RECORDS SHOWN -

⁂

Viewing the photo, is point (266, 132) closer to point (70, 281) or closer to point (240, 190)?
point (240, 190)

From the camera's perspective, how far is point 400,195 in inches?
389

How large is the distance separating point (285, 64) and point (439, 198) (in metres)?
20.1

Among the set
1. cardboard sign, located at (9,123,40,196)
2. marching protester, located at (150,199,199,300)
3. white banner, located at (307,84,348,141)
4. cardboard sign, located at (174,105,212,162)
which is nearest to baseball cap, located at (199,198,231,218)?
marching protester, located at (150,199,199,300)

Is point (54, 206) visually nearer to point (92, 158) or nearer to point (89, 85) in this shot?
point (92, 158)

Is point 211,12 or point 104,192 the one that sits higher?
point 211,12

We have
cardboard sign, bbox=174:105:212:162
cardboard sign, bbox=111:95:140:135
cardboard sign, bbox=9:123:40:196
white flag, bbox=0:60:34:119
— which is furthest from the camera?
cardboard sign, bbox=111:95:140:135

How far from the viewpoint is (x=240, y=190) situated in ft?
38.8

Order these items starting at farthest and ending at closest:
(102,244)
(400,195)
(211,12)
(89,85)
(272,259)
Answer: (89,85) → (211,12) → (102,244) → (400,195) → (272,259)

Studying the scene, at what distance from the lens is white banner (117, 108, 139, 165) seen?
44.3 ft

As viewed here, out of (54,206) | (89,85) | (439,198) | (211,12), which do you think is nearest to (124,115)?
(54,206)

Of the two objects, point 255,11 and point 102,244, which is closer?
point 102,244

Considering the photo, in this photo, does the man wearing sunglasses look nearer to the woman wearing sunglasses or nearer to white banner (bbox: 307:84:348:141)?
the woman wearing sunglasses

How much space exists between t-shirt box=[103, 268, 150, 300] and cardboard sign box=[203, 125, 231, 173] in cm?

⁂

Write out every one of the records above again, word for word and in the same order, changing nothing.

EXERCISE ANSWER -
Viewing the photo, is point (266, 132) closer to point (70, 281) or closer to point (240, 190)?
point (240, 190)

From the camera's perspective, how far is point 400,195 in inches?
389

How large is the distance separating point (285, 64) and point (439, 198) (in metres)?
20.1

Among the set
1. cardboard sign, located at (9,123,40,196)
2. marching protester, located at (150,199,199,300)
3. white banner, located at (307,84,348,141)
4. cardboard sign, located at (174,105,212,162)
which is nearest to baseball cap, located at (199,198,231,218)?
marching protester, located at (150,199,199,300)

Is point (54, 206) visually nearer to point (92, 158) or nearer to point (89, 85) in this shot?
point (92, 158)

Is point 211,12 or point 104,192 the one that sits higher?
point 211,12

We have
cardboard sign, bbox=174:105:212:162
cardboard sign, bbox=111:95:140:135
cardboard sign, bbox=9:123:40:196
white flag, bbox=0:60:34:119
— which is furthest from the camera?
cardboard sign, bbox=111:95:140:135

How far from the viewpoint is (x=240, y=190) situated in ft?
38.8

Order these items starting at farthest and ending at closest:
(102,244)
(400,195)
(211,12)
(89,85)
(272,259)
Answer: (89,85) → (211,12) → (102,244) → (400,195) → (272,259)

Studying the scene, at what distance from the lens is white banner (117, 108, 139, 165) seen?
44.3 ft

As viewed here, out of (54,206) | (89,85) | (439,198) | (211,12), which do you think is nearest to (124,115)?
(54,206)

Of the two objects, point 255,11 and point 102,244, which is closer?
point 102,244

Considering the photo, in this photo, does the man wearing sunglasses look nearer to the woman wearing sunglasses or nearer to white banner (bbox: 307:84:348:141)?
the woman wearing sunglasses

How much space exists between t-shirt box=[103, 268, 150, 300] and cardboard sign box=[203, 125, 231, 173] in cm?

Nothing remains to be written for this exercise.